Predictions about the current slate of failures and their effect on the fate of the industry have been around for years. Almost exactly 10 years ago, both Steven Spielberg and George Lucas predicted the “implosion” of the film industry, “whereby,” in Spielberg’s words, “a half dozen or so $250 million US movies flop at the box office and alter the industry forever.”

And back in 2015, New Yorker journalist James Surowiecki predicted Hollywood’s clustering of blockbusters in the summer months would lead to what we have now — too many big-budget offerings for theatre-goers to support or care about, leading to a gradual sinking of the industry. 

But like with the advent of TV in the 1950s, the growing supremacy of streamers is making the modern-day situation more difficult to navigate. 

While traditional studios evolved without the ability to hide box-office revenues and audience numbers, streamers can decide how, and whether, to reveal a movie or show’s poor performance, says Aaron Michael, a St. John’s film expert who researches and documents box office flops,

When studios can say that a movie succeeded on a streaming platform without an independent way to verify the claim, it makes it impossible to identify the true failures.

“‘Big flop’ as a term, or ‘bomb,’ doesn’t mean anything,” Michael said. “They keep those numbers to themselves, and there’s no clear metric like a ticket sale.

“If a studio has a choice, they’re not going to set up a second paradigm where they have to constantly announce that these plans backfire or these embarrassing flops.”

Streaming vs. box office

Treating streaming shows and movies differently than those on traditional screens has other benefits.

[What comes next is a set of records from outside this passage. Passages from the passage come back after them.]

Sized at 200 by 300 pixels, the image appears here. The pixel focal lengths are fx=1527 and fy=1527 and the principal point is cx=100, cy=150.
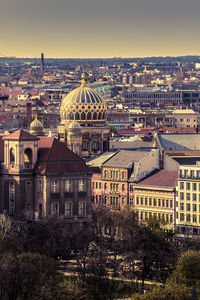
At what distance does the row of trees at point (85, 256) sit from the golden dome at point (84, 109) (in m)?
39.1

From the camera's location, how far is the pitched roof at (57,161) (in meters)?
129

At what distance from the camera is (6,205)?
425ft

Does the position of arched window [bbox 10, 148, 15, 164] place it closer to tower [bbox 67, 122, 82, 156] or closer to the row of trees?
the row of trees

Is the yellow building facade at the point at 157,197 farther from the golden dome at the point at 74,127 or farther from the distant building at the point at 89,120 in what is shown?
the distant building at the point at 89,120

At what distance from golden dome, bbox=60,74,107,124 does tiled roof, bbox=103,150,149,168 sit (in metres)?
13.3

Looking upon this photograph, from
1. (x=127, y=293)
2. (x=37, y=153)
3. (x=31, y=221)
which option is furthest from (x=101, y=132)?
(x=127, y=293)

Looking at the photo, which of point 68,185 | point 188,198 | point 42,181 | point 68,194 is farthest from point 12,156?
point 188,198

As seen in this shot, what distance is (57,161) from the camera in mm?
129250

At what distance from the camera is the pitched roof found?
5064 inches

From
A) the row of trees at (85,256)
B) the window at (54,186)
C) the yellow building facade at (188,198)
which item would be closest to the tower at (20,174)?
the window at (54,186)

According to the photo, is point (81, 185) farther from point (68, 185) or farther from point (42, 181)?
point (42, 181)

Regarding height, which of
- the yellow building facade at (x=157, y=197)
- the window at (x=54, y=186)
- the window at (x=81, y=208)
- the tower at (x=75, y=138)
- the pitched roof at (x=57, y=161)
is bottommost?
the yellow building facade at (x=157, y=197)

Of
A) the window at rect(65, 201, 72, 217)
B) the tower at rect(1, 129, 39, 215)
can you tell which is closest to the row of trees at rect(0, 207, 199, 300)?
the window at rect(65, 201, 72, 217)

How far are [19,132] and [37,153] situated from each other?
2404 mm
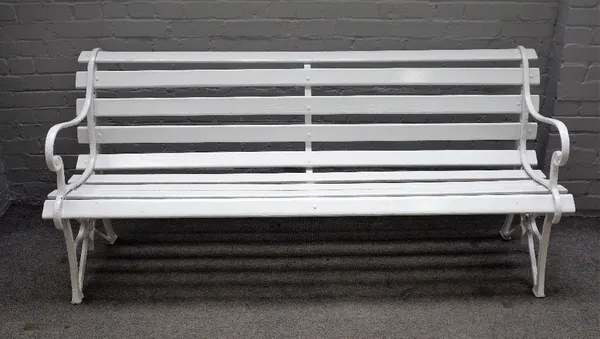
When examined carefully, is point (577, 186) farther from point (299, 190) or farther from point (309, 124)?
point (299, 190)

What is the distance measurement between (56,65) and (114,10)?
1.45ft

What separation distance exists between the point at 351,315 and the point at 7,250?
179 cm

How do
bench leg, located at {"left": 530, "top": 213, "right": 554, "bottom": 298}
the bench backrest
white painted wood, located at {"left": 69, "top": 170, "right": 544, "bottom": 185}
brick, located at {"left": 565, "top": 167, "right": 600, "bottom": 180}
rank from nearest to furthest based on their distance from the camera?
1. bench leg, located at {"left": 530, "top": 213, "right": 554, "bottom": 298}
2. white painted wood, located at {"left": 69, "top": 170, "right": 544, "bottom": 185}
3. the bench backrest
4. brick, located at {"left": 565, "top": 167, "right": 600, "bottom": 180}

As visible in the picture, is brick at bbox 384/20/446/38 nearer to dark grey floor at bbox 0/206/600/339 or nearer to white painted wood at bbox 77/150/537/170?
white painted wood at bbox 77/150/537/170

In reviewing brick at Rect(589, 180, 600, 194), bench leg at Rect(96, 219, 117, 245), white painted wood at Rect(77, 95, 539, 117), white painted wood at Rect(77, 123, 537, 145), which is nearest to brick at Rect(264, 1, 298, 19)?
white painted wood at Rect(77, 95, 539, 117)

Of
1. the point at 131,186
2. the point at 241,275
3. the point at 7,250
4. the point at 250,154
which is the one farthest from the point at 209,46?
the point at 7,250

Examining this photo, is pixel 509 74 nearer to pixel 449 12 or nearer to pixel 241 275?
pixel 449 12

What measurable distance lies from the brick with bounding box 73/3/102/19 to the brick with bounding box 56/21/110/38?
0.10ft

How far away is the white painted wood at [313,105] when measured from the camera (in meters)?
2.71

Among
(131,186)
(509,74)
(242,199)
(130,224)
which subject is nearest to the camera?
(242,199)

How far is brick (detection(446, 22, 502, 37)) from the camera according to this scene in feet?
9.87

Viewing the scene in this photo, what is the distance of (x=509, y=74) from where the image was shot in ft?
8.91

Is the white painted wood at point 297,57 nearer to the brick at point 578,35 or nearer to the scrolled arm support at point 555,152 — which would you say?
the scrolled arm support at point 555,152

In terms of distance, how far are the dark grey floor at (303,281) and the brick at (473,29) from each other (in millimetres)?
986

As the New Yorker recently reported, it has allowed Netflix to pay the stars of Orange is the New Black virtually nothing in residuals, the payments that normally flow to actors after a work first airs as it continues to be distributed.

Residual payments, which are calculated differently in streaming than broadcast and amount to much less, are a key point of contention in the current actors and writers strike. 

“The entire business model has been changed by streaming, digital, AI,” SAG-AFTRA president Fran Drescher said when announcing the actors’ strike on Thursday. “If we don’t stand tall right now, we are all going to be in trouble, we are all going to be in jeopardy of being replaced by machines.”

WATCH | SAG-AFTRA actors’ union announces strike: 

Fran Drescher, head of SAG-AFTRA, announces that the Hollywood actors union is joining screenwriters in the first joint strike in more than six decades.

Andor showrunner Tony Gilroy told IndieWire this week that the fact that actors can no longer rely on residual payments means those costs are often front-loaded onto productions, distorting the usual financing models and coming close to “ruining this amazing industry.”

“The obscurity of data doesn’t help anyone,” he told IndieWire. “I think it looks like low-hanging fruit and easy profitability for certain corporations, but in the end, it just crushes any kind of free market. It crushes the economics of the business. It means people are being overpaid and underpaid and never properly paid.”

It also means if you were hoping your choice at the box office might discourage studios from making more superhero films and remakes, you’re likely out of luck.